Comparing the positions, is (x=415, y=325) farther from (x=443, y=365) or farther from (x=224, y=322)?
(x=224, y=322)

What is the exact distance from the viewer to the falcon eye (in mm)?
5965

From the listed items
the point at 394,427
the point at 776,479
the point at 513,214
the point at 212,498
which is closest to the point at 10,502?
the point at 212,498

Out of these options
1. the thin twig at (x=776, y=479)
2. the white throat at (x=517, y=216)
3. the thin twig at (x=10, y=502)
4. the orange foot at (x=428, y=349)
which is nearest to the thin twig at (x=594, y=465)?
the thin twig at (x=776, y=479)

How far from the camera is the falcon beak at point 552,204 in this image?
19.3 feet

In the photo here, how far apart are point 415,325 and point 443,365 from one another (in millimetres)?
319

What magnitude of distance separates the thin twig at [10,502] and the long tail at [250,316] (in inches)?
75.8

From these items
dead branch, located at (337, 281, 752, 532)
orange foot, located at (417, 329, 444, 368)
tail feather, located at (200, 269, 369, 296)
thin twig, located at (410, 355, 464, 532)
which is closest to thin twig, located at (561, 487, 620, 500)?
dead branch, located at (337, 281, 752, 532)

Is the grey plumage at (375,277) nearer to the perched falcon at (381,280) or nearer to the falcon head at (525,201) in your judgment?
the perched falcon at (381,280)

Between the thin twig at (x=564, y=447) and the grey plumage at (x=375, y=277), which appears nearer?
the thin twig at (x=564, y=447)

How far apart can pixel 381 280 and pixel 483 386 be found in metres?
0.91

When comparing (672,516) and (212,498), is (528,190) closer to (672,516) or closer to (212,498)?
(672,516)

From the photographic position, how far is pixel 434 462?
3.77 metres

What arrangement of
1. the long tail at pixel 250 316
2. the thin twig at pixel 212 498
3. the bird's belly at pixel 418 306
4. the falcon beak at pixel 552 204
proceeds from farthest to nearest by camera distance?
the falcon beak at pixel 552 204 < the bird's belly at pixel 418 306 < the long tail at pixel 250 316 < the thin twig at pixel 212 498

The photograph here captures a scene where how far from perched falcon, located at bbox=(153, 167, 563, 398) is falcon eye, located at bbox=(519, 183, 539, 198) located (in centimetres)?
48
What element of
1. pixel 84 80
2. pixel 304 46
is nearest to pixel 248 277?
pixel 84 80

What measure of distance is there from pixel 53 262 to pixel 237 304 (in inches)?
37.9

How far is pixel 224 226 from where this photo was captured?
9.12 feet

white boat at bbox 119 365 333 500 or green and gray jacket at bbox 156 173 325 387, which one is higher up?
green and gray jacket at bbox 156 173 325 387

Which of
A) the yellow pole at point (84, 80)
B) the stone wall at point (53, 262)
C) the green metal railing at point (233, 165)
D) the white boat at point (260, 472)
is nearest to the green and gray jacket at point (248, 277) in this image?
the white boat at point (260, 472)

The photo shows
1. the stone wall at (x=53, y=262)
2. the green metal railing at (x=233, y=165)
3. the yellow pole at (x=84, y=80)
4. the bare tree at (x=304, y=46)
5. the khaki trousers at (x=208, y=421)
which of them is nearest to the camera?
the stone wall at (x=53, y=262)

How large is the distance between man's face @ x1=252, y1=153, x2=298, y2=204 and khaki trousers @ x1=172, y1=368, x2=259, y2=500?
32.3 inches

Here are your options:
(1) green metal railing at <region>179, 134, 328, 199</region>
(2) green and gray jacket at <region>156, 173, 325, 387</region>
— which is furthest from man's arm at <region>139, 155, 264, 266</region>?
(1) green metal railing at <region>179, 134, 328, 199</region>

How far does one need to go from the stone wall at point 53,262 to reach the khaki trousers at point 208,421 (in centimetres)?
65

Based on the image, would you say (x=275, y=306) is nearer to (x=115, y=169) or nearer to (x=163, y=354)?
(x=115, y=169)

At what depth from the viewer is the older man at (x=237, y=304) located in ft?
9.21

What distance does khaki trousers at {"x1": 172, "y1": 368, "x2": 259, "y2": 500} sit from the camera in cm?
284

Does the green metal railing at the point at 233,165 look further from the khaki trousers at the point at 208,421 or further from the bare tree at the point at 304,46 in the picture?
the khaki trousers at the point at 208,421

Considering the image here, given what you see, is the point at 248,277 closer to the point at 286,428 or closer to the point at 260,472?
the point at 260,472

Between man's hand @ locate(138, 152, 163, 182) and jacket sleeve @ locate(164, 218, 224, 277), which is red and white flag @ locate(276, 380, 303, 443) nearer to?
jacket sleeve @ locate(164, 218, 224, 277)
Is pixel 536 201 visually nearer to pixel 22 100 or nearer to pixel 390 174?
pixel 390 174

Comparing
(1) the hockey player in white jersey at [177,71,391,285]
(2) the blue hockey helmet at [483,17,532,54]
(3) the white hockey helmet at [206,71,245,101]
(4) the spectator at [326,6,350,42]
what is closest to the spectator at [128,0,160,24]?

+++++

Give the data again, exactly as it stands.

Comparing the positions, is (x=415, y=325) farther from (x=443, y=365) or farther from (x=224, y=322)?
(x=224, y=322)

What is the exact distance from the viewer to the falcon eye (in mm)?
5965

From the listed items
the point at 394,427
the point at 776,479
the point at 513,214
the point at 212,498
which is closest to the point at 10,502?
the point at 212,498

Out of these options
1. the thin twig at (x=776, y=479)
2. the white throat at (x=517, y=216)
3. the thin twig at (x=10, y=502)
4. the orange foot at (x=428, y=349)
which is nearest to the thin twig at (x=594, y=465)?
the thin twig at (x=776, y=479)

How far from the camera is the falcon beak at point 552,204 in this image?
19.3 feet

In the photo here, how far apart are point 415,325 and point 443,365 from one another (in millimetres)?
319

What magnitude of distance separates the thin twig at [10,502] and the long tail at [250,316] (in inches)?
75.8

From these items
dead branch, located at (337, 281, 752, 532)
orange foot, located at (417, 329, 444, 368)
tail feather, located at (200, 269, 369, 296)
thin twig, located at (410, 355, 464, 532)
which is closest to thin twig, located at (561, 487, 620, 500)?
dead branch, located at (337, 281, 752, 532)

Is the grey plumage at (375,277) nearer to the perched falcon at (381,280) or nearer to the falcon head at (525,201) in your judgment?
the perched falcon at (381,280)

Between the thin twig at (x=564, y=447) and the grey plumage at (x=375, y=277), which appears nearer?
the thin twig at (x=564, y=447)

How far apart can pixel 381 280 and pixel 483 386 be found in metres?
0.91

When comparing (672,516) and (212,498), is (528,190) closer to (672,516) or closer to (212,498)?
(672,516)

From the photographic position, how far is pixel 434 462?
3.77 metres

What arrangement of
1. the long tail at pixel 250 316
2. the thin twig at pixel 212 498
3. the bird's belly at pixel 418 306
4. the falcon beak at pixel 552 204
proceeds from farthest to nearest by camera distance?
the falcon beak at pixel 552 204 < the bird's belly at pixel 418 306 < the long tail at pixel 250 316 < the thin twig at pixel 212 498

The photograph here captures a scene where how far from perched falcon, located at bbox=(153, 167, 563, 398) is falcon eye, located at bbox=(519, 183, 539, 198) located (in centimetres)?
48
What element of
1. pixel 84 80
2. pixel 304 46
is nearest to pixel 248 277?
pixel 84 80

What measure of distance is there from pixel 53 262 to pixel 237 304 (in inches)?
37.9

How far is pixel 224 226 from where this photo was captured?
9.12 feet

white boat at bbox 119 365 333 500 or green and gray jacket at bbox 156 173 325 387, which one is higher up?
green and gray jacket at bbox 156 173 325 387

Which of
A) the yellow pole at point (84, 80)
B) the stone wall at point (53, 262)
C) the green metal railing at point (233, 165)
D) the white boat at point (260, 472)
is nearest to the green and gray jacket at point (248, 277) in this image?
the white boat at point (260, 472)

The photo shows
1. the stone wall at (x=53, y=262)
2. the green metal railing at (x=233, y=165)
3. the yellow pole at (x=84, y=80)
4. the bare tree at (x=304, y=46)
5. the khaki trousers at (x=208, y=421)
which of them is nearest to the camera?
the stone wall at (x=53, y=262)

How large is the distance between man's face @ x1=252, y1=153, x2=298, y2=204 and khaki trousers @ x1=172, y1=368, x2=259, y2=500?
32.3 inches

Here are your options:
(1) green metal railing at <region>179, 134, 328, 199</region>
(2) green and gray jacket at <region>156, 173, 325, 387</region>
— which is furthest from man's arm at <region>139, 155, 264, 266</region>?
(1) green metal railing at <region>179, 134, 328, 199</region>

How far does one need to go from the stone wall at point 53,262 to reach the khaki trousers at point 208,421 (in centimetres)?
65

Based on the image, would you say (x=275, y=306) is nearer to (x=115, y=169) or nearer to (x=163, y=354)?
(x=115, y=169)

At what depth from the viewer is the older man at (x=237, y=304) located in ft?
9.21

What distance does khaki trousers at {"x1": 172, "y1": 368, "x2": 259, "y2": 500} sit from the camera in cm?
284

Does the green metal railing at the point at 233,165 look further from the khaki trousers at the point at 208,421 or further from the bare tree at the point at 304,46 in the picture?
the khaki trousers at the point at 208,421

Considering the image here, given what you see, is the point at 248,277 closer to the point at 286,428 or closer to the point at 260,472?
the point at 260,472

Between man's hand @ locate(138, 152, 163, 182) and jacket sleeve @ locate(164, 218, 224, 277), which is red and white flag @ locate(276, 380, 303, 443) nearer to?
jacket sleeve @ locate(164, 218, 224, 277)
Is pixel 536 201 visually nearer to pixel 22 100 or nearer to pixel 390 174?
pixel 390 174

Comparing
(1) the hockey player in white jersey at [177,71,391,285]
(2) the blue hockey helmet at [483,17,532,54]
(3) the white hockey helmet at [206,71,245,101]
(4) the spectator at [326,6,350,42]
what is closest to the spectator at [128,0,160,24]?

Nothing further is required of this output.